▸ Document section:
▬▬▬

During this global pandemic, volunteer managers have been challenged to recognize individuals in ways that match their reason for volunteering.
When sheltering at home began, my main concern was how to keep our volunteers feeling connected to the City of Plymouth when they couldn’t assist with special events or interact regularly with staff. Their identity as city volunteers is important to them, helping to define who they are and fulfill their need for affiliation.
For the first time since I began this position 15 years ago, I created a volunteer newsletter. I wrote a simple letter that was meant to be reassuring - a warm, folksy hug with nuggets of useful information. When I began, there wasn’t much information to provide, so I shared photos of painted rocks, wildflowers or other things I saw on my walks along city trails. As the lockdown continued, the letters began to include volunteer opportunities to help in the community. I shared requests to make masks for our public safety staff and vulnerable residents, appeals for gardeners to help in city parks, even a call for egg cartons for children’s summer playground activities. During this challenging year, I think some volunteers have felt invisible, untethered from their previous routines and activities – particularly seniors who may have limited contact with others. My hope was that by sending a newsletter, I would reinforce their continued status as part of a larger group, a team that is committed to improving the community. The weekly Wednesday letter became the “Midweek Message” and a reminder that: “We are in this together. You are still important. People care about you.”

▬▬▬

▸ Material provided:
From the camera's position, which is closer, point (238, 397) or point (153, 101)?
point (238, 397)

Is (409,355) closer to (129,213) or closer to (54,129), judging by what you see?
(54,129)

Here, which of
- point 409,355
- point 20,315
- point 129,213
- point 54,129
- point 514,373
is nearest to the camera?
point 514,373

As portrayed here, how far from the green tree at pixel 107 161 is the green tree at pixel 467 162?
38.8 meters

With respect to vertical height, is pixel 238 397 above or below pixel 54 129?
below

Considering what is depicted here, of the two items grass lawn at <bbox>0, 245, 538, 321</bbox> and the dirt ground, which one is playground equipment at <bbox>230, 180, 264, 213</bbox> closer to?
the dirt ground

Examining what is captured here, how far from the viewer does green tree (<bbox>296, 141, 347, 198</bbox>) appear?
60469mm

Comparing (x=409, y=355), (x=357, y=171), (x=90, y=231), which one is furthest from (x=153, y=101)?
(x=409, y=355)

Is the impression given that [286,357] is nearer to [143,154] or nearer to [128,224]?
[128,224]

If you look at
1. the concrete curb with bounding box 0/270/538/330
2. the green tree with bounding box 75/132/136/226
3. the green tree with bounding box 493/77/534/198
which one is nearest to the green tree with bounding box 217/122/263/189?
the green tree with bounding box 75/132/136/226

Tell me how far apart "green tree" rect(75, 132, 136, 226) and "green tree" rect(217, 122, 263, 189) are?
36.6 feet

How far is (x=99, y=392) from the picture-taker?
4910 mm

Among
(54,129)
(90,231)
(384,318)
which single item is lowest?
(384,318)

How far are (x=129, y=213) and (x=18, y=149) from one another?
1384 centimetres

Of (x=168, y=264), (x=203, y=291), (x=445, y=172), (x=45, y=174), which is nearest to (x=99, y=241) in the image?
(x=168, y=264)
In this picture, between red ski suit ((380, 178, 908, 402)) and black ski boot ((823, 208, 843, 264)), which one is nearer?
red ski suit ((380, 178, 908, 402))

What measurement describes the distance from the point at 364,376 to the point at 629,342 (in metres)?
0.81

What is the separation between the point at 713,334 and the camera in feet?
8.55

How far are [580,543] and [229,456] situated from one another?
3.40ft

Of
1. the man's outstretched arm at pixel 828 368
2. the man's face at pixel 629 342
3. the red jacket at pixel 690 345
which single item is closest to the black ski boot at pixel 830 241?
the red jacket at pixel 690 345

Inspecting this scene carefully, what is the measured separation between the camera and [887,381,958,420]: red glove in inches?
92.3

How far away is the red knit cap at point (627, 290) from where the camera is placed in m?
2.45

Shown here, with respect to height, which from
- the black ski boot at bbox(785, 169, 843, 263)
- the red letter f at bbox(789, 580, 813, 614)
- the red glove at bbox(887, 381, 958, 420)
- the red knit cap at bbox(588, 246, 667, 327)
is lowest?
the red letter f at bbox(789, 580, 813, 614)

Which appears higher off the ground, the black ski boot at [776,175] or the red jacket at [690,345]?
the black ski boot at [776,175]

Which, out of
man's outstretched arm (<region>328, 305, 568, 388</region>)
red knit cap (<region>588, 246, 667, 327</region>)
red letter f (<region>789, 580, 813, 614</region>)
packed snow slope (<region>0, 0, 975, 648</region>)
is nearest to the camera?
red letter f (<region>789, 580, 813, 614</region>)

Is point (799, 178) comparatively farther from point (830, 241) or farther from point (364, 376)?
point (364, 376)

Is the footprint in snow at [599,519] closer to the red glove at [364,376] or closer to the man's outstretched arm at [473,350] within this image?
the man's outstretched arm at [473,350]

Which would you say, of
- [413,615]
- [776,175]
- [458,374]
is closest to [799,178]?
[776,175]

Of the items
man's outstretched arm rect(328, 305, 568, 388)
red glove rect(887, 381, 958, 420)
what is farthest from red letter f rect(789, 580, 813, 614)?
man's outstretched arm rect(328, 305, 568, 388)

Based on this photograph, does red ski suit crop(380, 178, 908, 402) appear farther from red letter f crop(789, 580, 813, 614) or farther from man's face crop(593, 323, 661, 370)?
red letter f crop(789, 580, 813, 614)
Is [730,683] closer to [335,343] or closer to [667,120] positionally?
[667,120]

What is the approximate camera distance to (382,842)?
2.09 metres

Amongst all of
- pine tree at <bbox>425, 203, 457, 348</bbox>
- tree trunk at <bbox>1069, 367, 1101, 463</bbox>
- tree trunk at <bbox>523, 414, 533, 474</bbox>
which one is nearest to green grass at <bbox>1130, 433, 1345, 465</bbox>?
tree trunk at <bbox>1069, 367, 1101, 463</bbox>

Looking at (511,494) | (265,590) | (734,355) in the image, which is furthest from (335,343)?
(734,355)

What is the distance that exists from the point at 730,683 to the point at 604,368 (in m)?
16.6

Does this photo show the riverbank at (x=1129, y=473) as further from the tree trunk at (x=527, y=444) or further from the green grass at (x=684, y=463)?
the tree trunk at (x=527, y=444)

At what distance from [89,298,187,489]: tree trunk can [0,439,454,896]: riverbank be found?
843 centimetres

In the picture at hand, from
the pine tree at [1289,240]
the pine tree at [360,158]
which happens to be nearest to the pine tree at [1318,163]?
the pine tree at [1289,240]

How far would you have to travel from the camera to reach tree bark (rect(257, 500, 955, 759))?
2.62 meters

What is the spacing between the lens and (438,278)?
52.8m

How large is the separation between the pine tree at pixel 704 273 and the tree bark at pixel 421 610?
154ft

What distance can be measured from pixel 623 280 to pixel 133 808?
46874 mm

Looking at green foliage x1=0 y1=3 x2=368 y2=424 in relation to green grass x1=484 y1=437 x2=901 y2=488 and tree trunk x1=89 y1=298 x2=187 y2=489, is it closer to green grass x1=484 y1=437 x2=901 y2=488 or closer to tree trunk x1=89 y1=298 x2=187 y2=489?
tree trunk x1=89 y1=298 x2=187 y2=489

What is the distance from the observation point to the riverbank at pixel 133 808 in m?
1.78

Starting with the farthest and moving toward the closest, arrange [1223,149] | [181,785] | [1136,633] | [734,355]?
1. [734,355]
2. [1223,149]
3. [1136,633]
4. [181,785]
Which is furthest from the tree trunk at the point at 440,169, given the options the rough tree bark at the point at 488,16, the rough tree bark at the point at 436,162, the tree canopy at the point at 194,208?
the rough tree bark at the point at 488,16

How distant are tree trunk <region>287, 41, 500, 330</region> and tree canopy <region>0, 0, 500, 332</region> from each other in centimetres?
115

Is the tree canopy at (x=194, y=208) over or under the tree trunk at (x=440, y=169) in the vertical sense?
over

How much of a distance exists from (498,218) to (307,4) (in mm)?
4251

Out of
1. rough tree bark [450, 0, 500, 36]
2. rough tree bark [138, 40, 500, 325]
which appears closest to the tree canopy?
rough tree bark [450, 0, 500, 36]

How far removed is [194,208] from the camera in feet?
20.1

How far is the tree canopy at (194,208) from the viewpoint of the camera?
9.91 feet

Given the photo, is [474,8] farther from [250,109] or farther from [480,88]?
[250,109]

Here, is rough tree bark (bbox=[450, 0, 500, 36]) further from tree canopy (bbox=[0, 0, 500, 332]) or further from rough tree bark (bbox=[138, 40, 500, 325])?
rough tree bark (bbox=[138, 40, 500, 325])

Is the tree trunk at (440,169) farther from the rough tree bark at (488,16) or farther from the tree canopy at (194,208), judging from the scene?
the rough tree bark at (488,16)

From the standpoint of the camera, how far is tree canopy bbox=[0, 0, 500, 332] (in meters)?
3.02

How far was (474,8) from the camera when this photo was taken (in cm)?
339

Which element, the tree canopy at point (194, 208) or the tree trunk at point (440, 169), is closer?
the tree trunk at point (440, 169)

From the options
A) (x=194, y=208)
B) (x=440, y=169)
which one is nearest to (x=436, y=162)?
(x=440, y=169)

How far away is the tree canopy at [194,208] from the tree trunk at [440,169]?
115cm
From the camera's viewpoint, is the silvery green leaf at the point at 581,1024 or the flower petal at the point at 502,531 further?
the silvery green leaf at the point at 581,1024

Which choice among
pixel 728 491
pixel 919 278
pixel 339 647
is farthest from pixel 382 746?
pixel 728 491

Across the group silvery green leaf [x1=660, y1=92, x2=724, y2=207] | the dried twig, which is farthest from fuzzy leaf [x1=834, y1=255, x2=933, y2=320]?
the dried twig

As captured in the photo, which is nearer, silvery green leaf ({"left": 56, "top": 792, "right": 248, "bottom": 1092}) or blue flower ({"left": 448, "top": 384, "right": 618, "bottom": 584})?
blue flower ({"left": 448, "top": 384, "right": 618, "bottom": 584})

▬▬▬

▸ Your assignment:
Please reproduce the whole text on keeping volunteers connected during the pandemic, word for word from its first sentence to its last.

▸ Answer area:
During this global pandemic, volunteer managers have been challenged to recognize individuals in ways that match their reason for volunteering.
When sheltering at home began, my main concern was how to keep our volunteers feeling connected to the City of Plymouth when they couldn’t assist with special events or interact regularly with staff. Their identity as city volunteers is important to them, helping to define who they are and fulfill their need for affiliation.
For the first time since I began this position 15 years ago, I created a volunteer newsletter. I wrote a simple letter that was meant to be reassuring - a warm, folksy hug with nuggets of useful information. When I began, there wasn’t much information to provide, so I shared photos of painted rocks, wildflowers or other things I saw on my walks along city trails. As the lockdown continued, the letters began to include volunteer opportunities to help in the community. I shared requests to make masks for our public safety staff and vulnerable residents, appeals for gardeners to help in city parks, even a call for egg cartons for children’s summer playground activities. During this challenging year, I think some volunteers have felt invisible, untethered from their previous routines and activities – particularly seniors who may have limited contact with others. My hope was that by sending a newsletter, I would reinforce their continued status as part of a larger group, a team that is committed to improving the community. The weekly Wednesday letter became the “Midweek Message” and a reminder that: “We are in this together. You are still important. People care about you.”